For growth studies, sample incubation should include conditions that the product will experience during holding, distribution, use and moderate abuse. Multiple temperatures can be used if significant variation is likely to occur throughout the supply chain. Ideally, use the same packaging intended for the commercial marketplace when incubating samples. This is especially important for vacuum or modified atmosphere packaged (MAP) product. If commercial packages cannot be used for the study due to size or other limitations, the surface-to-headspace ratio must be maintained to reflect appropriate conditions throughout shelf life. If this is not done, growth may not reflect what will occur under normal conditions.
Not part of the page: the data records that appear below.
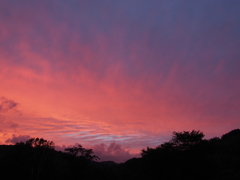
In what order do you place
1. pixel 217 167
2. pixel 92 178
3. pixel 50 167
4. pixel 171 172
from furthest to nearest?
pixel 92 178 < pixel 50 167 < pixel 171 172 < pixel 217 167

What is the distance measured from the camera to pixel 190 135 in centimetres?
3900

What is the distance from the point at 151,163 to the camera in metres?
41.9

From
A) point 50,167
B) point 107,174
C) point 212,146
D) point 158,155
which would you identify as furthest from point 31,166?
point 212,146

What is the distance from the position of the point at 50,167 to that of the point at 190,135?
42.8 metres

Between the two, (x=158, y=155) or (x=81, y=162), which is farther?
(x=81, y=162)

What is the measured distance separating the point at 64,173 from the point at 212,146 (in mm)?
44918

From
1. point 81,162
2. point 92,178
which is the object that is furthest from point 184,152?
point 92,178

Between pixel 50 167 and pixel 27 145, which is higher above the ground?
pixel 27 145

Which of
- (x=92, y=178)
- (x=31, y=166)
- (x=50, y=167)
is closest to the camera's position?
(x=31, y=166)

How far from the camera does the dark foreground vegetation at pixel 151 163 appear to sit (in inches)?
1356

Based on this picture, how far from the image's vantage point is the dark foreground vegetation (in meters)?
34.4

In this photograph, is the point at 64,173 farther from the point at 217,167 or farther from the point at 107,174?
the point at 217,167

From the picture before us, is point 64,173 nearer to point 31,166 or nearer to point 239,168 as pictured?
point 31,166

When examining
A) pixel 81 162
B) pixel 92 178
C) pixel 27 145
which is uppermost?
pixel 27 145
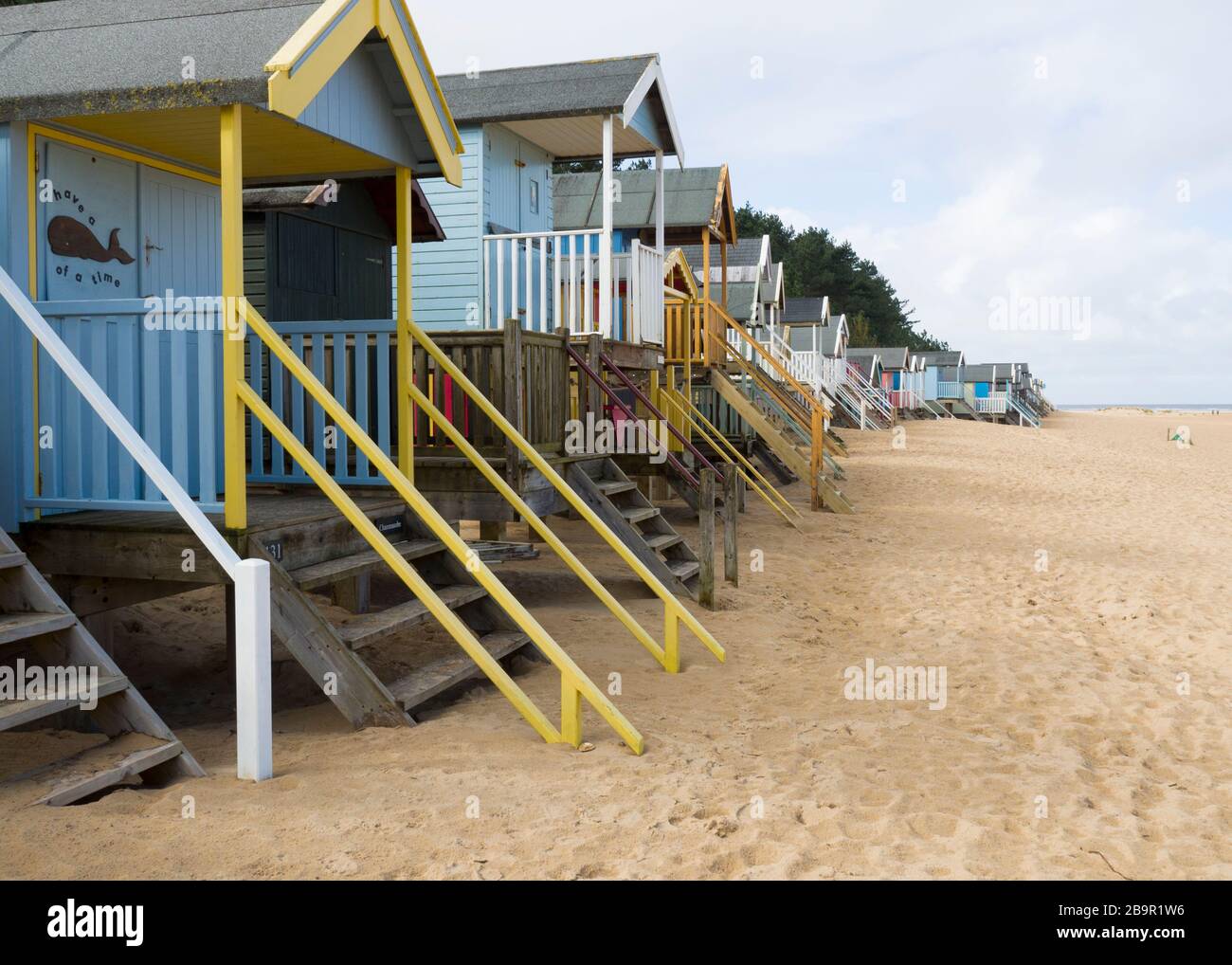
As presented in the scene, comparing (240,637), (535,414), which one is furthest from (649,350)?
(240,637)

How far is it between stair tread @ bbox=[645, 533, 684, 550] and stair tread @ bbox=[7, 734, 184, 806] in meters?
5.35

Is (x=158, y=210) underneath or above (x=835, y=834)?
above

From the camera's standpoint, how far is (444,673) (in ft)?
20.6

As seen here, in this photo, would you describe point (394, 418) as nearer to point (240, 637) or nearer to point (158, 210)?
point (158, 210)

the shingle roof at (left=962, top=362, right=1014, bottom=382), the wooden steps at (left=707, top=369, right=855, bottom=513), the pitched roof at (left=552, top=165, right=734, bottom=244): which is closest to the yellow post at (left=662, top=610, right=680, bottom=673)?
the wooden steps at (left=707, top=369, right=855, bottom=513)

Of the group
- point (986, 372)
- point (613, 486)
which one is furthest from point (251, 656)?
point (986, 372)

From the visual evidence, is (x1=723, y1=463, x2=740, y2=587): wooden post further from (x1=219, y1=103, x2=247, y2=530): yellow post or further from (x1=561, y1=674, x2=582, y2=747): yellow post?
(x1=219, y1=103, x2=247, y2=530): yellow post

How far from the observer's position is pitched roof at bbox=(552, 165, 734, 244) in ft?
86.7

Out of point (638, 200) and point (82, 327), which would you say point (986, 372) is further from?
point (82, 327)

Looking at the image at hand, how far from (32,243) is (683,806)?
4.83m

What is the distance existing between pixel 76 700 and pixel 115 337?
2507 mm

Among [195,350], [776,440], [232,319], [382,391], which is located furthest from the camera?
[776,440]

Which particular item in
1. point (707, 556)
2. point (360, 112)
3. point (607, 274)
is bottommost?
point (707, 556)
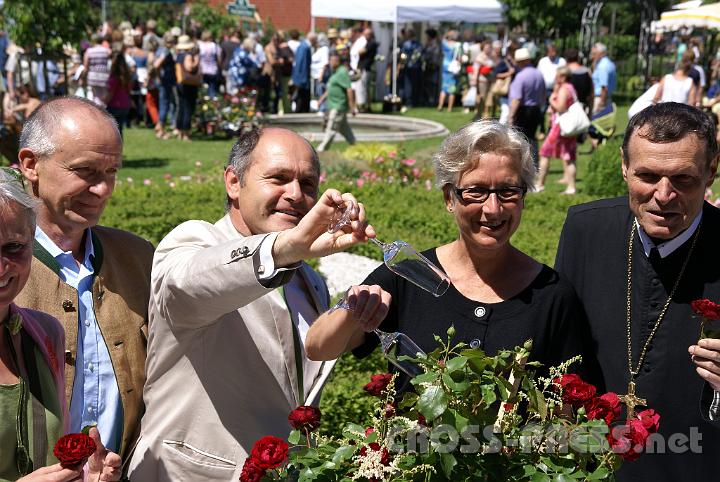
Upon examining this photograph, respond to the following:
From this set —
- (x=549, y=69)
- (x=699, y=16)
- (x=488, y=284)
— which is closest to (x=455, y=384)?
(x=488, y=284)

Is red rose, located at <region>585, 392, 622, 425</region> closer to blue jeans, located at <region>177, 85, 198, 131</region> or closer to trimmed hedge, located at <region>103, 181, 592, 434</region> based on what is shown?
trimmed hedge, located at <region>103, 181, 592, 434</region>

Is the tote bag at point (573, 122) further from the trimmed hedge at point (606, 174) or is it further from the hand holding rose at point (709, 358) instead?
the hand holding rose at point (709, 358)

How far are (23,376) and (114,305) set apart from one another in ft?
2.31

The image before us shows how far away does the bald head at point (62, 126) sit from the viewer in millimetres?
2906

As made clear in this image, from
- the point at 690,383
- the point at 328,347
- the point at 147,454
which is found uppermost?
the point at 328,347

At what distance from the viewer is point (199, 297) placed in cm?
242

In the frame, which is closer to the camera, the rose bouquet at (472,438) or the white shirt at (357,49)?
the rose bouquet at (472,438)

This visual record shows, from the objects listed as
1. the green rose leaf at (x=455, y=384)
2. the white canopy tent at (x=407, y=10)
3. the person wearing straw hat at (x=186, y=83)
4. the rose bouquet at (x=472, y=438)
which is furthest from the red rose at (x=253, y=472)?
the white canopy tent at (x=407, y=10)

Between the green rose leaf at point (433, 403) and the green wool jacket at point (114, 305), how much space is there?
133 centimetres

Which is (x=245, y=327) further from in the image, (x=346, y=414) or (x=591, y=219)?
(x=346, y=414)

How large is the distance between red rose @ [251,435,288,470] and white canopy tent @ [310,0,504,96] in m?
21.2

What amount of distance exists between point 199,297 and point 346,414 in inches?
100

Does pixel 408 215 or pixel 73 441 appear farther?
A: pixel 408 215

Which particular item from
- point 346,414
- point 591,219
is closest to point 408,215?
point 346,414
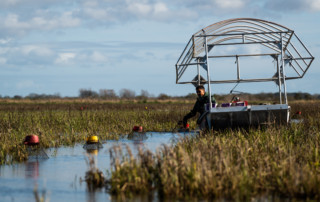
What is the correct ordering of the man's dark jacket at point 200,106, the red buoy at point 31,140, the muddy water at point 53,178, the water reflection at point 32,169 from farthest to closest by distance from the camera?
the man's dark jacket at point 200,106
the red buoy at point 31,140
the water reflection at point 32,169
the muddy water at point 53,178

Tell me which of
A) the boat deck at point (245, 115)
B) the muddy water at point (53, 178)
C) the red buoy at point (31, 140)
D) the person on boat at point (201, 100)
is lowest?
the muddy water at point (53, 178)

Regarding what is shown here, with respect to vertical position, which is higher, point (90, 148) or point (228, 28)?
point (228, 28)

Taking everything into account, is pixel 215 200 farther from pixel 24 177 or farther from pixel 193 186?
pixel 24 177

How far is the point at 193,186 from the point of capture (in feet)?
27.0

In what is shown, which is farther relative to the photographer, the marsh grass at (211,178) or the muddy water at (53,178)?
the muddy water at (53,178)

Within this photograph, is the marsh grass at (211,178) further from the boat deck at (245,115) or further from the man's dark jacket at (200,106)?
the man's dark jacket at (200,106)

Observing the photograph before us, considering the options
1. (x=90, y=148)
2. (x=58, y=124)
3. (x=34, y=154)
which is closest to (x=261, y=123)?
(x=90, y=148)

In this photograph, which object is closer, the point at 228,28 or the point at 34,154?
the point at 34,154

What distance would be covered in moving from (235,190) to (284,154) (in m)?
1.79

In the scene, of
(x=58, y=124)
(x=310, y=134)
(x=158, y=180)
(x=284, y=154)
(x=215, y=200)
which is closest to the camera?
(x=215, y=200)

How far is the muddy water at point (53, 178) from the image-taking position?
890 cm

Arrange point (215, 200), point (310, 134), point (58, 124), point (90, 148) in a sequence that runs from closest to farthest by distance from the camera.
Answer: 1. point (215, 200)
2. point (310, 134)
3. point (90, 148)
4. point (58, 124)

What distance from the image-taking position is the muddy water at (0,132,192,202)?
29.2 ft

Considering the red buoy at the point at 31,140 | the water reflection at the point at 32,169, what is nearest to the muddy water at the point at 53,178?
the water reflection at the point at 32,169
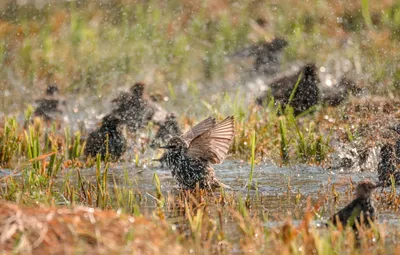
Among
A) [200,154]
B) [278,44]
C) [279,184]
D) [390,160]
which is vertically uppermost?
[278,44]

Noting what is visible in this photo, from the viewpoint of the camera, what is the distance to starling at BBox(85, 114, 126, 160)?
33.1ft

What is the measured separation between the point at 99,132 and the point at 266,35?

As previously mentioned, growth conditions must reflect normal and moderate abuse conditions to provide a margin of safety. Currently, shelf life expectations are not well understood by consumers and products may be consumed after the expiration date. Because of this, the duration of a growth assessment study should be 1.25 to 1.5 times the desired shelf life of the product. Two to three samples should be taken at a minimum of five to seven sampling intervals. Typically, 25 g of product are sampled but testing the entire product or a rinse is sometimes appropriate. In-clude inoculated, uninoculated and untreated samples as appropriate for the study. When all three sample types are included, the potential effects of spoil-age and other factors can be evaluated.